▸ **Activity A**
According to the passage about Afghanistan, how many years has the writer lived in the United States?
▸ **Activity B**
Translate this sentence from the passage about Afghanistan into Spanish: "But the Taliban and bin Laden are not Afghanistan."
▸ **Activity C**
Decide whether each statement agrees with the passage about Afghanistan. Answer yes or no for each, and quote the words from the passage that settle it.
(i) The Taliban took over Afghanistan in 1997.
(ii) The writer calls the Taliban the government of Afghanistan.
(iii) The writer has lost track of what is happening in Afghanistan.
===== Excerpt to read
And I thought about the issues being raised especially hard because I am from Afghanistan, and even though I’ve lived in the United States for 35 years I’ve never lost track of what’s going on there. So I want to tell anyone who will listen how it all looks from where I’m standing.

I speak as one who hates the Taliban and Osama bin Laden. There is no doubt in my mind that these people were responsible for the atrocity in New York. I agree that something must be done about those monsters.

But the Taliban and bin Laden are not Afghanistan. They’re not even the government of Afghanistan. The Taliban are a cult of ignorant psychotics who took over Afghanistan in 1997. Bin Laden is a political criminal with a plan. When you think Taliban, think Nazis. When you think bin Laden, think Hitler. And when you think “the people of Afghanistan” think “the Jews in the concentration camps.” It’s not only that the Afghan people had nothing to do with this atrocity. They were the first victims of the perpetrators. They would exult if someone would come in there, take out the Taliban and clear out the rats’ nest of international thugs holed up in their country.
==========
===== Provided data
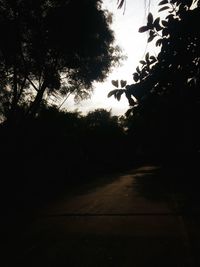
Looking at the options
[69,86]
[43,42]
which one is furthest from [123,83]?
[69,86]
==========
▸ **Answer box A**
35 years.

▸ **Answer box B**
Pero los talibanes y bin Laden no son Afganistán.

▸ **Answer box C**
(i) Yes: "The Taliban are a cult of ignorant psychotics who took over Afghanistan in 1997."
(ii) No: "They’re not even the government of Afghanistan."
(iii) No: "I’ve never lost track of what’s going on there."